Windesheim heeft met de nieuwe examenregeling mogelijkheden om studenten aan te pakken die medeplichtig zijn aan fraude. In het ergste geval kunnen zij van de opleiding verwijderd worden.
Tot nu toe kon een examencommissie alleen optreden tegen de frauderende student zelf, maar er was geen mogelijkheid om iets te doen tegen medefraudeurs: studenten die anderen helpen of aanzetten tot fraude.
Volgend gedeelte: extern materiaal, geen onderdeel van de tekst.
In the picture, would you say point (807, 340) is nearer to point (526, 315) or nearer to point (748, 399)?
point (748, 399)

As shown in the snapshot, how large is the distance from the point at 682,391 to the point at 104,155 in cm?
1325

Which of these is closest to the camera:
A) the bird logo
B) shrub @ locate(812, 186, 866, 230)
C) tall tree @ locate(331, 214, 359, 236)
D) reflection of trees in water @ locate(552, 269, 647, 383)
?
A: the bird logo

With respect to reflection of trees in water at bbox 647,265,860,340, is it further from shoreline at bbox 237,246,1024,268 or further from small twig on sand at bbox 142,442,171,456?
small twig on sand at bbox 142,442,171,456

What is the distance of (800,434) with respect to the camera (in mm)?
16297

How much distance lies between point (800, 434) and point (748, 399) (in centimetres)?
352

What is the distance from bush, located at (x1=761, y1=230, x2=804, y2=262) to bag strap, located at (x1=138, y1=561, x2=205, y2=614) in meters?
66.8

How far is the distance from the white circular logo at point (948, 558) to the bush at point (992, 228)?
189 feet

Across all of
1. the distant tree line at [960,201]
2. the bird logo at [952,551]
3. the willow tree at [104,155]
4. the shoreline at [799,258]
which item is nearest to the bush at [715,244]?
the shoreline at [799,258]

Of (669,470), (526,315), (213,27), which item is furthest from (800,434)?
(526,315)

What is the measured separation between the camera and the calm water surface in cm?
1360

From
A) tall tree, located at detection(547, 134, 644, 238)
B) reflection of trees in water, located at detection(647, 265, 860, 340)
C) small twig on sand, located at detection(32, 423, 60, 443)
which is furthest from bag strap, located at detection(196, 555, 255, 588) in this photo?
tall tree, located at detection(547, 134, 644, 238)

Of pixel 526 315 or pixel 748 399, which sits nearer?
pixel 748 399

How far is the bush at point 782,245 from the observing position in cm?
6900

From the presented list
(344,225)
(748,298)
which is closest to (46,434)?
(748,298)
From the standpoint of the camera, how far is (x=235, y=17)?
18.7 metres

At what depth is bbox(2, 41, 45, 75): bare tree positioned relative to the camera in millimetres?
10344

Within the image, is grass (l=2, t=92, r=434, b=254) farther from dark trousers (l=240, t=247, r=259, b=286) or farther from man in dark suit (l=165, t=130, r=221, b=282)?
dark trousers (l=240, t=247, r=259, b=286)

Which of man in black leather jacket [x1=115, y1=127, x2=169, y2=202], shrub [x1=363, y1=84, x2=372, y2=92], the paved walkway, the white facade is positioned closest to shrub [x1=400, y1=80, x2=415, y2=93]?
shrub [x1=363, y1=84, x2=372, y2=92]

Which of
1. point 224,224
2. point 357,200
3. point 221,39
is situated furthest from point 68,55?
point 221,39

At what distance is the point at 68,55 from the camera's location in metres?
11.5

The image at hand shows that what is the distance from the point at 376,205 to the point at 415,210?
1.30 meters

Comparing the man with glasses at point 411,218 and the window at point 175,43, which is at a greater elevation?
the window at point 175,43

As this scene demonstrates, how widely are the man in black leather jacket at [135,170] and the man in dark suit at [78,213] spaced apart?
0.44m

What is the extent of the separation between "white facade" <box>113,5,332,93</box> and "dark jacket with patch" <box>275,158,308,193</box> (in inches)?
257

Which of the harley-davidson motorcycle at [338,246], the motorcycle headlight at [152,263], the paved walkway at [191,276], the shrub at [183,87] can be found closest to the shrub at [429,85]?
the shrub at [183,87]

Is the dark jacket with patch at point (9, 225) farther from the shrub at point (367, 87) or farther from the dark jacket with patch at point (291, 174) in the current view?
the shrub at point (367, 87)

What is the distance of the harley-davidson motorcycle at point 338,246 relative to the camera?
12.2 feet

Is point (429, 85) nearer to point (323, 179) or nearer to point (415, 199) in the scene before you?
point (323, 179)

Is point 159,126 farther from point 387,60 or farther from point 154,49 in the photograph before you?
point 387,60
Dat is met ingang van dit studiejaar veranderd. In de regels voor tentaminering (bij de nieuwe onderwijs- en examenregeling 2021-2022) is een extra bepaling opgenomen in het artikel over fraude. Daarmee kunnen voortaan ook medefraudeurs aangepakt worden.
Aanleiding voor de nieuwe bepaling was de frustratie van examencommissies over studenten die hun werk te koop aanbieden voor anderen via internet. Ook op Windesheim is het de afgelopen jaren een paar maal voorgekomen dat een student zijn eigen werk te koop aanbood op een landelijke site en dat dit werk gebruikt werd door een andere student van Windesheim.
Landelijke rechter
Hogescholen hadden juridisch gezien geen regels om daar tegen op te treden. Maar dat is sinds kort veranderd, vertelt Windesheims onderwijsjurist Wim Snippe: “Een landelijke rechter, het College van Beroep voor het hoger onderwijs, heeft onlangs uitgesproken dat ook het faciliteren van fraude op zichzelf als fraude kan worden gezien.”
De nieuwe tekst van Windesheims tentamenreglement heeft een ruime definitie van medeplichtigheid gekregen, die aansluit op bestaande juridische termen in het strafrecht: ‘Medeplegen of medeplichtigheid bij fraude, dan wel een ander aanzetten tot het plegen van fraude of uitlokking van fraude’.
Studenten die hun werk te koop aanbieden zullen hiermee aangepakt kunnen worden, omdat ze aantoonbaar fraude uitlokken.
Snippe: “De definitie van fraude in het reglement is doorslaggevend. Fraude is kortweg het ‘handelen of niet-handelen wat de opleiding verhindert om een objectieve beoordeling te geven’. Een student die alleen maar een document aanbiedt, fraudeerde niet in de zin van die definitie, want in de onderwijswet staat niets over medeplichtigheid en aanzetten tot fraude. Maar door de uitspraak van de landelijke rechter is die definitie nu dus veel ruimer geworden.”
Spieken
Kunnen met het nieuwe reglement ook andersoortige medefraudeurs worden aangepakt? Zoals iemand die helpt bij spieken, of iemand die een stuk voor een ander schrijft? En hoe kun je bewijzen of een student daarbij opzettelijk handelde?
Snippe: “We weten nog niet wat precies kan gaan vallen onder medeplichtigheid aan fraude. Het zijn uiteindelijk de examencommissies die invulling gaan geven aan dit nieuwe artikel. Misschien wordt de nieuwe bepaling beperkt ingezet. Maar ik kan me ook voorstellen dat dergelijke gevallen, studenten die opdrachten doen en stukken schrijven voor medestudenten of die spieken mogelijk maken voor medestudenten tijdens tentamens, onder de nieuwe bepaling gaan vallen.”
Bewijslast
De bewijslast zou volgens Snippe wel eens het lastigst kunnen zijn. “In de regel is bij medeplichtigheid opzet vereist. Het is niet altijd even makkelijk om uit het handelen van een student met een grote mate van zekerheid te kunnen opmaken dat er een opzet was om de ander tot fraude aan te zetten.”
Windesheim kan geen boetes uitdelen voor fraudeurs en medeplichtigen, maar een examencommissie kan wel sancties opleggen. De straffen liggen in maatregelen omtrent de toetsing van het onderwijs. De examencommissie van de opleiding bepaalt welke maatregel of sanctie van toepassing is.
In het lichtste geval krijgt de student bijvoorbeeld een waarschuwing of berisping, in andere gevallen wordt zijn toets ongeldig verklaard. Bij zware gevallen mag de student bijvoorbeeld geen toetsen meer maken.
De examencommissie mag zelfs adviseren om een student permanent van de opleiding te verwijderen, dat is op Windesheim trouwens nog niet voorgekomen.